I was disturbed today to find a root-owned process, repmgr
, using a bunch of CPU. Some quick Googling suggests that repmgr is for Postgres replication, which is problematic because I don’t use Postgres and don’t have it installed.
It turns out that there’s another, unrelated repmgr
, though! /Applications/Confer.app/Contents/MacOS/repmgr
is the path to the running executable for me. repmgr
is also the name of a component of Confer / Carbon Black, some sort of enterprise security software for Macs. I haven’t had the chance to figure out exactly what it does, but based on some of the strings in it, I suspect it’s short for “Reputation Manager.”
Be careful with major upgrades while Carbon Black is running.

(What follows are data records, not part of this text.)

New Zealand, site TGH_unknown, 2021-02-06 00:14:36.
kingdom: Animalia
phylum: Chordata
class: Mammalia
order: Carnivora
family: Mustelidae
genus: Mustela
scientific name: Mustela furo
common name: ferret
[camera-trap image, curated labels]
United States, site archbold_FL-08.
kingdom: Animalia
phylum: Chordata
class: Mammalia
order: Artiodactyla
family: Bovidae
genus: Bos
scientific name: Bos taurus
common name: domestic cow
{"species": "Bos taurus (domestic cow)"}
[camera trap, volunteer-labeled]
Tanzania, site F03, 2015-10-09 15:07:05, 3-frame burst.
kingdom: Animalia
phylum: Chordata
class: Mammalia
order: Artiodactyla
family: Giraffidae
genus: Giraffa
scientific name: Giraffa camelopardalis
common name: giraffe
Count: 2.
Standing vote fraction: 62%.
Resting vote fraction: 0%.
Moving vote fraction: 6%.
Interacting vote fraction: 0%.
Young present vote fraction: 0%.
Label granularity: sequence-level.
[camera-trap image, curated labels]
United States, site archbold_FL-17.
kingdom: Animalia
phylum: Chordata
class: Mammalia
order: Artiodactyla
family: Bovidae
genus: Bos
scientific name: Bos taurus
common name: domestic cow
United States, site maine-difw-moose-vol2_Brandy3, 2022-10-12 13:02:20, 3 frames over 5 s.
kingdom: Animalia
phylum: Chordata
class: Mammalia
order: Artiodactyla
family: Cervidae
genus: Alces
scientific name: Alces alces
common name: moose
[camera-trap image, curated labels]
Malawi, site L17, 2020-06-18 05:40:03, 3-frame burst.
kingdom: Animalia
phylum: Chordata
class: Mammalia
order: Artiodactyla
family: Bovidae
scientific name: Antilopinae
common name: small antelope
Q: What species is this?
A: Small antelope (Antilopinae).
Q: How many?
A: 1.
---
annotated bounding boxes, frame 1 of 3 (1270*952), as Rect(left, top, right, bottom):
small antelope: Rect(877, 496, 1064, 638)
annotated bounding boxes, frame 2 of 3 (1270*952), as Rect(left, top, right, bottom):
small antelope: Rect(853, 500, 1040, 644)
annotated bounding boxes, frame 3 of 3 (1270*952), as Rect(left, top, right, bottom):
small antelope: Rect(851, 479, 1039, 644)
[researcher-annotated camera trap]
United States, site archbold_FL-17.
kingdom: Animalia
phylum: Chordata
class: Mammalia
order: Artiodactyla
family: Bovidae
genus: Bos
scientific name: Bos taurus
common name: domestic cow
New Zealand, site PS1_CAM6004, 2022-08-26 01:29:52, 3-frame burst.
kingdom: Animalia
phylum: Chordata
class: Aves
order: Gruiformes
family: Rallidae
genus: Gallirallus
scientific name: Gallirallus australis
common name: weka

I’ve seen it not survive major OS upgrades a few times and tank the OS boot process. Yay kernel extensions…
Yeesh! Our IT department has actually shared the same recommendation, though. I’ve applied the minor version updates, but haven’t updated to the latest major release just yet.
I still think that the line between malware and anti-virus software is oddly blurred. Chaotic Evil vs. Chaotic Neutral claiming to be Chaotic Good.